Looking into the permissions, I found that the computer had unilaterally changed the permissions of my drive: resetting defaults for “ignore disk permissions” and (while not deleting the administrator profile) giving it read-only access for some unknown reason.

Apparently this bad behavior is set by /var/db/volinfo.database… and can be fixed by deleting this file. I found that worked, briefly… but that upon restart/ejection/etc. the permissions errors cropped up again.

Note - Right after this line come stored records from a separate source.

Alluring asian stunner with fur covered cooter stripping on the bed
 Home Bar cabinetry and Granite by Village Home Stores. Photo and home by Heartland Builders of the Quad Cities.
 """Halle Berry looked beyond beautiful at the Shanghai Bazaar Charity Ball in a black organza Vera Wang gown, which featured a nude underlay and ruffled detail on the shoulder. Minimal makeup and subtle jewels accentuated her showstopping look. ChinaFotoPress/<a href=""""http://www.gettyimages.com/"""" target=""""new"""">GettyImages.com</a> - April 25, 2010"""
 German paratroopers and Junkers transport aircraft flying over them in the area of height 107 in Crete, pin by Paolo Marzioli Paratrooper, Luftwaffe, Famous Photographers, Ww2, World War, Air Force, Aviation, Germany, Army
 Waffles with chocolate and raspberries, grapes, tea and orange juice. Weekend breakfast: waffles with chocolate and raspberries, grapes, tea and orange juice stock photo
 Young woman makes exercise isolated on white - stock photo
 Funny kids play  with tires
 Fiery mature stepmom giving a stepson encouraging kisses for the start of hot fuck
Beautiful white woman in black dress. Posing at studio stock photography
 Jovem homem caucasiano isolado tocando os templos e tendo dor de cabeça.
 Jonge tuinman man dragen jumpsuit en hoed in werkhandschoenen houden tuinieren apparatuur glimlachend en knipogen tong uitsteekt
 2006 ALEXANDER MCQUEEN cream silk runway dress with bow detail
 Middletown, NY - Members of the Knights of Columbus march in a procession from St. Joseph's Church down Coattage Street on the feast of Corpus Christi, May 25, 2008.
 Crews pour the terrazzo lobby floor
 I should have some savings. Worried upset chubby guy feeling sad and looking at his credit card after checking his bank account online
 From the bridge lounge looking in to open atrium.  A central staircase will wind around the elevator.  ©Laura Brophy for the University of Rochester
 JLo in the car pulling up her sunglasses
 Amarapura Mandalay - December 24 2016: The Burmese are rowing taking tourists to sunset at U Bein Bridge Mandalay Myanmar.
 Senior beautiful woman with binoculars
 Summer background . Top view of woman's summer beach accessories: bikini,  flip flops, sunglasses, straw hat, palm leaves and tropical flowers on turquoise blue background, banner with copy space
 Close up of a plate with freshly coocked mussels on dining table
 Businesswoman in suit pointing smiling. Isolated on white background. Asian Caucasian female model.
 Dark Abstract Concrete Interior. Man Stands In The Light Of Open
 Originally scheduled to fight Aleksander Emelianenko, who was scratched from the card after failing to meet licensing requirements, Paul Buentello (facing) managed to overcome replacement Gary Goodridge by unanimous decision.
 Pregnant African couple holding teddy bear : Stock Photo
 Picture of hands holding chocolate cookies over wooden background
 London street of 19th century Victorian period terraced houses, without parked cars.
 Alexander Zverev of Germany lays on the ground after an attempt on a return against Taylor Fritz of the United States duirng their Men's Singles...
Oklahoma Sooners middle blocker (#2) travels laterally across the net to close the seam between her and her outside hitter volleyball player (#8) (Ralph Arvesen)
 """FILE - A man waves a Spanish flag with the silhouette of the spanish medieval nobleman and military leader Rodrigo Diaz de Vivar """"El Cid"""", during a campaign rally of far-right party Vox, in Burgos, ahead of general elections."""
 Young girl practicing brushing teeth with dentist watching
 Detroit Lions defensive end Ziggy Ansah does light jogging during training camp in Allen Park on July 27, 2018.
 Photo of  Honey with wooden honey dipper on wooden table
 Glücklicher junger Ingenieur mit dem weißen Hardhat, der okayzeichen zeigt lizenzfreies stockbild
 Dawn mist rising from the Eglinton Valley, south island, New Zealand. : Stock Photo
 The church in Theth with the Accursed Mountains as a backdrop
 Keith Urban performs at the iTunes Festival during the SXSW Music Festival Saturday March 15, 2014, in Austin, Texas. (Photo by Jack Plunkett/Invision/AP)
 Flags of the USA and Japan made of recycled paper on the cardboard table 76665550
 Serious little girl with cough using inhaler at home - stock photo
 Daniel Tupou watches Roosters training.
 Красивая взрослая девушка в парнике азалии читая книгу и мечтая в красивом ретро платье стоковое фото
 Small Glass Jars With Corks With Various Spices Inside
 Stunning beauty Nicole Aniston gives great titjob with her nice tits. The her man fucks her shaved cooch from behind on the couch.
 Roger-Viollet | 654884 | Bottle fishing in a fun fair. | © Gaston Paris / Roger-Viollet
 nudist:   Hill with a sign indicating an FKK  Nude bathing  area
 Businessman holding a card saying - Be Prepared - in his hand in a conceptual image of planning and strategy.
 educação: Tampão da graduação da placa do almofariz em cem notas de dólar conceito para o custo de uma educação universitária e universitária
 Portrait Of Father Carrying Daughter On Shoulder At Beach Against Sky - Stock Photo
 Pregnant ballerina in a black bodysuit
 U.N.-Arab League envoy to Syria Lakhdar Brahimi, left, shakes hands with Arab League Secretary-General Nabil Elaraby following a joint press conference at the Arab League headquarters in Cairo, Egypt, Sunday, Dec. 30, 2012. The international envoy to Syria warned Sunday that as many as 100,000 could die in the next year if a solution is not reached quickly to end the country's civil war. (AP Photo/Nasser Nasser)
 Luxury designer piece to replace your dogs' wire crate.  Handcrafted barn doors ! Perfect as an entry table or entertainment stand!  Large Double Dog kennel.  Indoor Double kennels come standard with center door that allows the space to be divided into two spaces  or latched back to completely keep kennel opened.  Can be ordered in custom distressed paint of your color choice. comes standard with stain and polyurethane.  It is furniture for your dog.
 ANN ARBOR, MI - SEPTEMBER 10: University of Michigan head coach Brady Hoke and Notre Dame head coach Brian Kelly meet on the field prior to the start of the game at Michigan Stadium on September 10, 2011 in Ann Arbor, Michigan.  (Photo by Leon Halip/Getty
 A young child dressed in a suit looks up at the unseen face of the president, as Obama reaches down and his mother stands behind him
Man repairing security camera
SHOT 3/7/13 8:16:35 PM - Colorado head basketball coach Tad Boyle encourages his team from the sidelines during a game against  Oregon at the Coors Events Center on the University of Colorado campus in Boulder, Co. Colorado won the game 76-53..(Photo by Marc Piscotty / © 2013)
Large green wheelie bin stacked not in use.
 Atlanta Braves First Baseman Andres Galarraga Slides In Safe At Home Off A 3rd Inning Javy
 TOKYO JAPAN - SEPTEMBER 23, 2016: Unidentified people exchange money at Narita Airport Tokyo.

So I amended the script, adding three lines after the EXCLUDE definition… and as well added the –checksum option to try to make sure that the slow startup wasn’t related to file corruption:

    
#!/bin/bash

# Disc backup script
# Requires rsync 3

# Ask for the administrator password upfront
sudo -v
# IMPORTANT: Make sure you update the `DST` variable to match the name of the
# destination backup drive

DST="/Volumes/Backup"
SRC="/"
EXCLUDE="$HOME/.backupignore"

sudo chflags nouchg $DST
sudo chown root:admin $DST
sudo chmod 775 $DST

PROG=$0

# --acls                   update the destination ACLs to be the same as the source ACLs
# --archive                turn on archive mode (recursive copy + retain attributes)
# --delete                 delete any files that have been deleted locally
# --delete-excluded        delete any files (on DST) that are part of the list of excluded files
# --exclude-from           reference a list of files to exclude
# --hard-links             preserve hard-links
# --one-file-system =--x   don't cross device boundaries (ignore mounted volumes)
# --sparse                 handle sparse files efficiently
# --verbose                increase verbosity
# --xattrs                 update the remote extended attributes to be the same as the local ones
# --p                      keep permissions

if [ ! -r "$SRC" ]; then
    echo "Source $SRC not readable - Cannot start the sync process"
    exit;
fi

if [ ! -w "$DST" ]; then
    echo "Destination $DST not writeable - Cannot start the sync process"
    exit;
fi

echo "Start rsync"

sudo rsync --acls \
           --archive \
           --delete \
           --delete-excluded \
           --exclude-from=$EXCLUDE \
           --hard-links \
           --one-file-system \
           --sparse \
           --verbose \
           --xattrs \
           --checksum \
           "$SRC" "$DST"

logger -t $PROG "End rsync"

# Make the backup bootable
sudo bless -folder "$DST"/System/Library/CoreServices

exit 0

  

It’s hacky, it’s ugly, and it’s slow… but it works for free… and I can set it to run regularly with cron. So I’m pleased enough to leave it here, and see if anybody wants to improve further. I would like it to work fast, from the get-go, but… the fact that it resolves errors eventually… that’s all I really need if my system ever does completely bite the dust. I can get back to coding real fast, and restore my data… and do a clean install of osx after without paying for 3rd party software.

Bugs: among other things, using target disk mode to start up to usb fails… option key works fine. Notes: Pressing shift during login, on your slow, cranky, rescure drive disables some extraneous login items. Some launched anyway… but… it saved some time.